Tout comme au XIXe siècle et au début du XXe siècle, la classe ouvrière se retrouve donc fondamentalement face aux mêmes problématiques. Mais dans le passé, les partis ouvriers pouvaient développer ces questions et mettre en œuvre une éducation et une propagande qui avaient une réelle portée au sein de la classe ouvrière. Aujourd’hui, le prolétariat éprouve de grandes difficultés à percevoir son identité de classe, ce qui constitue une profonde entrave à la compréhension du caractère nécessairement révolutionnaire de sa lutte qui doit intégrer le changement radical de la condition féminine.
L’indignation du mouvement actuel face aux traitements injustes, humiliants et dégradants réservés aux femmes est révélatrice de l’incapacité viscérale du système capitaliste à permettre la moindre amélioration des conditions de vie des exploités. Bien au contraire et en complète opposition aux discours autour du progrès économique et social, ces conditions se dégradent et conduisent à une tendance continue à la dislocation du tissu social. Toutes les “catégories oppressées” (femmes, immigrés, homosexuels, telle ou telle race ou ethnie, etc.) qui se sentent brimées et rejetées, ne le sont nullement à cause de leur particularisme mais parce que le système capitaliste ne fonctionne que selon deux catégories d’êtres humains (les exploiteurs et les exploités) et ne repose que sur une seule caractéristique essentielle : la concurrence de tous contre tous qui pousse, sous la pression de la crise, et plus encore de la décomposition, à exclure toute forme de différence et à restreindre la solidarité en l’enfermant dans le cadre ghettoïsant de la défense parcellaire et uniformisée d’intérêts communautaires.

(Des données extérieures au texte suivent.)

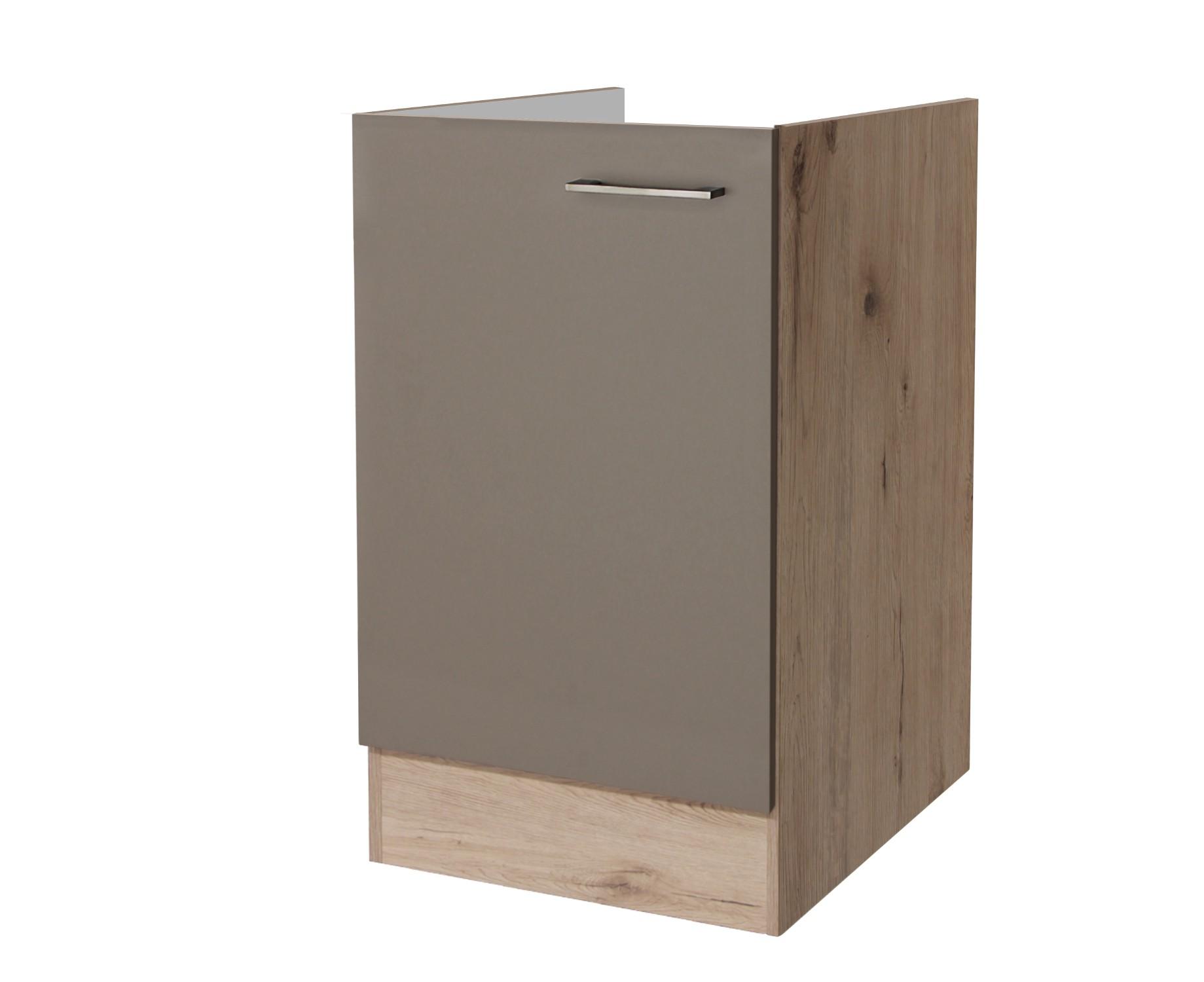 nobilia k chen riva flash 455 seidengrau hochglanz moderne k chen nobilia. Black Bedroom Furniture Sets. Home Design Ideas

Ce qu’écrivait August Bebel dans La Femme et le Socialisme garde aujourd’hui une impressionnante actualité : “Quelle place doit prendre la femme dans notre organisme social afin de devenir dans la société humaine un membre complet, ayant les droits de tous, pouvant donner l’entière mesure de son activité, ayant la faculté de développer pleinement et dans toutes les directions ses forces et ses aptitudes ? C’est là une question qui se confond avec celle de savoir quelle forme, quelle organisation essentielle devra recevoir la société humaine pour substituer à l’oppression, à l’exploitation, au besoin et à la misère sous leurs milliers de formes, une humanité libre, une société en pleine santé tant au point de vue physique qu’au point de vue social. Ce que l’on nomme la question des femmes ne constitue donc qu’un côté de la question sociale générale. Celle-ci agite en ce moment toutes les têtes et tous les esprits ; mais la première ne peut trouver sa solution définitive qu’avec la seconde”.
GD, 2 juillet 2018
1) Voir aussi notre article lors du retentissant “scandale Strauss-Kahn”, en 2011, alors que celui-ci était président du FMI et pressenti comme candidat potentiel du Parti socialiste aux élections présidentielles en France : Affaire DSK : la femme est toujours le “prolétaire de l’homme”, Révolution Internationale n° 424.